Sınıfımız belli, peki bilincimiz?
Sevgili işçi kardeşlerim,
Biz işçiyiz, emekçiyiz, emekliyiz, işçi çocuğuyuz! Yani sınıfımız belli! Ancak... Eğer işçi sınıfının bilinciyle beslenmiyorsak, eğer zihnimiz kendi sınıfımızın tarihsel mücadelesini bilmiyorsa, burjuvazi bizi her seferinde kandıracaktır! Onlar için biz, çocuk gibi kandırılacak bir sürüyüz. Ama eğer sınıf temelinde örgütlü olursak, bu aşağılık burjuvazinin oyunlarına gelmeyiz! Bizim imdadımıza yetişecek olan, kendi ellerimiz, kollarımız ve örgütlü sınıf kardeşlerimizdir!

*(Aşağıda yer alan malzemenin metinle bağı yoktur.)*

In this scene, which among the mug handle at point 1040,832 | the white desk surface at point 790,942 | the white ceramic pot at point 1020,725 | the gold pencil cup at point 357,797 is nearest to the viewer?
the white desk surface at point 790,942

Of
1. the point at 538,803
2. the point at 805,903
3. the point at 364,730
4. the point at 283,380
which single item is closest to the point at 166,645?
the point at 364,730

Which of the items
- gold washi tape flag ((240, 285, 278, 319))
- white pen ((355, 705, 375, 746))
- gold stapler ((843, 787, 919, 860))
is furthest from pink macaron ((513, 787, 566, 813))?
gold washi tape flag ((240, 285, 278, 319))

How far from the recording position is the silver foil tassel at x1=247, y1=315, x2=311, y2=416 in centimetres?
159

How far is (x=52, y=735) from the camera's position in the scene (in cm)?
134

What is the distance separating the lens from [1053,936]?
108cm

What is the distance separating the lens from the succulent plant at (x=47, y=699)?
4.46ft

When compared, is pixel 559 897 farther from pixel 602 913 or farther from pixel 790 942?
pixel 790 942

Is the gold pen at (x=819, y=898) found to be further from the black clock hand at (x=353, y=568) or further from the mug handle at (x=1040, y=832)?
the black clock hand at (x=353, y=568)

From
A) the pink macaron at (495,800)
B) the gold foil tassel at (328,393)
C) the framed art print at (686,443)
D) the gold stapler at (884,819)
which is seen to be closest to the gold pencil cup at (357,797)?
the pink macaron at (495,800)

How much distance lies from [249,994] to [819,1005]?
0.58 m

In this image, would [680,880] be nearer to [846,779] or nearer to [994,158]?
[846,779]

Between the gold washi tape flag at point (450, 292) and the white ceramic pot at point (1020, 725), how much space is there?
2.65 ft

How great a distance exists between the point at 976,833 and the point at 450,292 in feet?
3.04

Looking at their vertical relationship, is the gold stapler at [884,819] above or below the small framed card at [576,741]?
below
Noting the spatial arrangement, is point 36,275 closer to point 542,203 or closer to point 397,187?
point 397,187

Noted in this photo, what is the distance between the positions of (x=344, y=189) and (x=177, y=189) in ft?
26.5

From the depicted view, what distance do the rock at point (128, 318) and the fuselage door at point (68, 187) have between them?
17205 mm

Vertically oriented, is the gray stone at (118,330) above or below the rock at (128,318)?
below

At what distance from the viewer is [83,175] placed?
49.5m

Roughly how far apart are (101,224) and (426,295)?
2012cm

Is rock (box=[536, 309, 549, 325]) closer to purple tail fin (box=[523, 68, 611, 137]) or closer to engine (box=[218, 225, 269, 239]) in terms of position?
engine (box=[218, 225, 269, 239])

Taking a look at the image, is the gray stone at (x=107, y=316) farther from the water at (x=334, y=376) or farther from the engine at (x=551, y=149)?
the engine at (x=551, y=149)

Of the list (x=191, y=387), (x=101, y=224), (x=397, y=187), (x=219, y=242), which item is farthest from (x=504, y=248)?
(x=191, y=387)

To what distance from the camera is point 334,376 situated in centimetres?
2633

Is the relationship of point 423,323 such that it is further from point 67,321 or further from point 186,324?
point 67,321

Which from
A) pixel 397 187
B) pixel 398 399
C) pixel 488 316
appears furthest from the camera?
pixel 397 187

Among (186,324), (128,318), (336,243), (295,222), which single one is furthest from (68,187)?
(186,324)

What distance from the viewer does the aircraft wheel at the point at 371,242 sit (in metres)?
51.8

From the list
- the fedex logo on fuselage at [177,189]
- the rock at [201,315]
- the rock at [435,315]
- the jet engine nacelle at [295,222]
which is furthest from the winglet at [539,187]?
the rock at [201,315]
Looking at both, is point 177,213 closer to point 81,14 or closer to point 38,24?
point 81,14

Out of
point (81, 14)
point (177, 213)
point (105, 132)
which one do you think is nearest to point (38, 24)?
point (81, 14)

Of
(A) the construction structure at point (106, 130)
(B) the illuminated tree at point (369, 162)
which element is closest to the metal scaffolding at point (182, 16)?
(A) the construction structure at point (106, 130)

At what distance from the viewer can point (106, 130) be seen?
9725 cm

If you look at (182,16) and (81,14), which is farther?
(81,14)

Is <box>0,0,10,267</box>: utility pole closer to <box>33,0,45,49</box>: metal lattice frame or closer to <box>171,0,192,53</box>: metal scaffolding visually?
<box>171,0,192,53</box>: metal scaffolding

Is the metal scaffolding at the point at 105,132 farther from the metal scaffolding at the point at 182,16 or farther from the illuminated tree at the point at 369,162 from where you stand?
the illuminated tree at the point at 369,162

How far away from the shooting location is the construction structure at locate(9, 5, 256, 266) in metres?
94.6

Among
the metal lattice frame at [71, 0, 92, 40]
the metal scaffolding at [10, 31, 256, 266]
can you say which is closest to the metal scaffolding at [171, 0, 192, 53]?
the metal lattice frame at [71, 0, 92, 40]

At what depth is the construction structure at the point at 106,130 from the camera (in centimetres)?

Son söz: Birlik olmazsak aç kalırız!
Ekmek hiç bu kadar pahalı olmamıştı, ama elimiz kolumuz bağlıymış gibi sadece şikâyet ederek buna çözüm bulamayız! Sınıf bilinciyle hareket etmezsek, daha uzun ekmek kuyruklarında bekleriz! Burjuvazi, bizi bölmek için her şeyi yapar. Ama biz işçiler birlik olursak, korkudan ölürler! O yüzden haydi işçi kardeşlerim, birleşelim! Çünkü ekmek, en çok işçi sınıfının hakkıdır!